RAG wasn’t a concept 9 months ago. Today everybody talks about how to ‘Chat with Data’ and to do that us and others have popularized the concept of Retrieval Augmented Generation, RAG in short.
The traditional RAG stack combines the strengths of information retrieval systems and generative models. In essence, it retrieves relevant documents or data points and uses this information to generate more accurate and contextually appropriate responses.
The main drivers for this combination of LLMs with more traditional search techniques are a few:
- This setup will reduce hallucination
- It’s a cost effective alternative to ‘just’ use an LLM (GPU compute is more expensive than CPU compute)

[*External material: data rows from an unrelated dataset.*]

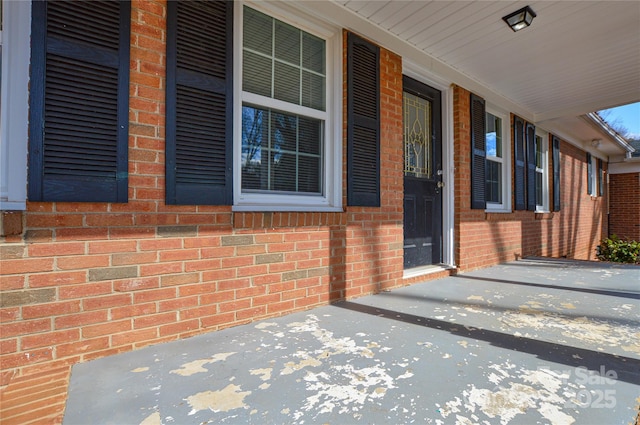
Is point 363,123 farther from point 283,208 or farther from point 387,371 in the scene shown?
point 387,371

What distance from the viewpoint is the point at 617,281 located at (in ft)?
12.0

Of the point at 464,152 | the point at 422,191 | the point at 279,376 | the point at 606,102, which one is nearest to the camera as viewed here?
the point at 279,376

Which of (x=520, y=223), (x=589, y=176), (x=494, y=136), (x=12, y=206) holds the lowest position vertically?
(x=520, y=223)

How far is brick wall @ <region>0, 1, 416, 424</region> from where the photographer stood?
4.96 feet

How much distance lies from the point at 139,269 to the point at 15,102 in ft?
3.35

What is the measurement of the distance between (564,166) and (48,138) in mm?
9615

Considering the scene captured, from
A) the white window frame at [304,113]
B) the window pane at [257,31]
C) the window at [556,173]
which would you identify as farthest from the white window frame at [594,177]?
the window pane at [257,31]

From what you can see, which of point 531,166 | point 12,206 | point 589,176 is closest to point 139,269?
point 12,206

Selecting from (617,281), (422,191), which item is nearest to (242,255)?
(422,191)

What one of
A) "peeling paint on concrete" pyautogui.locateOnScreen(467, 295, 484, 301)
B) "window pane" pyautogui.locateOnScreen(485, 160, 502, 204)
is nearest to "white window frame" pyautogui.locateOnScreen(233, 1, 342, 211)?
"peeling paint on concrete" pyautogui.locateOnScreen(467, 295, 484, 301)

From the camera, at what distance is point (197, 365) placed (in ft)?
5.33

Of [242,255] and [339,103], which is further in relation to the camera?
[339,103]

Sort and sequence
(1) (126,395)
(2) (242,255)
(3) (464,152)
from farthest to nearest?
(3) (464,152), (2) (242,255), (1) (126,395)

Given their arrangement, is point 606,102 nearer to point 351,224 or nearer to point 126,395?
point 351,224
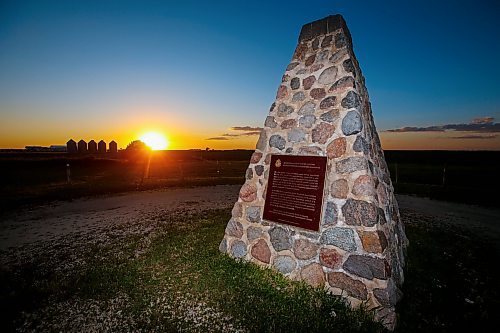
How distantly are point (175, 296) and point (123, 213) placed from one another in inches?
278

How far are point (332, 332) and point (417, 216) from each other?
897cm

- LLMs are at core not meant for large scale search operations but for text comprehension nd text generation
- Domain specific data: You interact with ‘just’ your (enteprise) data
- Context aware outputs: A properly setup search engine will be able to comprehend and compute context into any answer
- You can easily build industry or use case specific accelerators
- And a few more (link to our RAG papers)
Now for enterprise usage at scale a few elements are missing:
- Enterprise security including entitlement control (who is allowed to see what), data lineage and governance (who does what with data)

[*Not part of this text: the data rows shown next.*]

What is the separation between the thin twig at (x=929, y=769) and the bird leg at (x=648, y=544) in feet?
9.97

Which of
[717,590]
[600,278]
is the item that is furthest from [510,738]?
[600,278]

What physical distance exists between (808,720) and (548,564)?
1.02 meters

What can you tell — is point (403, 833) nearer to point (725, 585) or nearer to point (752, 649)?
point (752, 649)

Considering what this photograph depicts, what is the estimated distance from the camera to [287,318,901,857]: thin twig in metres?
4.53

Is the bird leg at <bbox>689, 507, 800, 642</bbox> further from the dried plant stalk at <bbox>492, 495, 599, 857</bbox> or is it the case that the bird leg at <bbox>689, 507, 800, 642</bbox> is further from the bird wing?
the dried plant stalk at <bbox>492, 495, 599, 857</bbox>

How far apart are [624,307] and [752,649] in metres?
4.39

- An entprise ready setup that includes how to operate such a RAG stack over time with often stringent requirements on how to develop, test, put into production and operate with different software enviornments, etc.
- Any enterprise operates not just on textual data (what LLMs are good at primarily) but on real-time operational data from manifold sytems.
- And in an enterprise it’s not about ‘chat’ but ‘action’ as in reliable and consistently produce an output that is desired in the market place
This elements are all missing in a ‘standard’ RAG setup.
We are announcing today the next level: RAG+++. We add a few critical components to the RAG architecture:
Enterprise Security
We have been working hard to bring a few key enterprise security requirements: Entitement handling / a full Access Control Lists (ACLs) implementation, transparent data lineage, a robust testing system. With this Squirro enhances data protection and compliance, a traceable path of data flow and transformations, ensuring accountability and integrity.
Graphs: Taxonomies and Process Graphs
The first major enhancement in RAG+++ is the incorporation of graphs, specifically taxonomies and process graphs.
- Taxonomies: These hierarchical structures classify information in a way that reflects the relationships between different data points. By integrating taxonomies, RAG+++ can better understand the context and nuances of the information it processes. This leads to more accurate and relevant data retrieval and generation.
- Process Graphs: These illustrate the relationships and sequences between various processes or operations. In a business context, process graphs can model workflows, supply chains, or customer journeys. By incorporating process graphs, RAG+++ can provide insights and responses that consider the entire operational context, leading to more informed and strategic decision-making.
Real-Time Operational Data Ingestion
Another significant advancement in RAG+++ is the ability to ingest and operate with real-time operational data sets. This capability ensures that the system is always up-to-date with the latest information, which is crucial for applications that rely on timely and accurate data. Whether it’s monitoring live sensor data in an industrial setting or tracking real-time market trends, RAG+++ can process and utilize this data to provide relevant insights and predictions.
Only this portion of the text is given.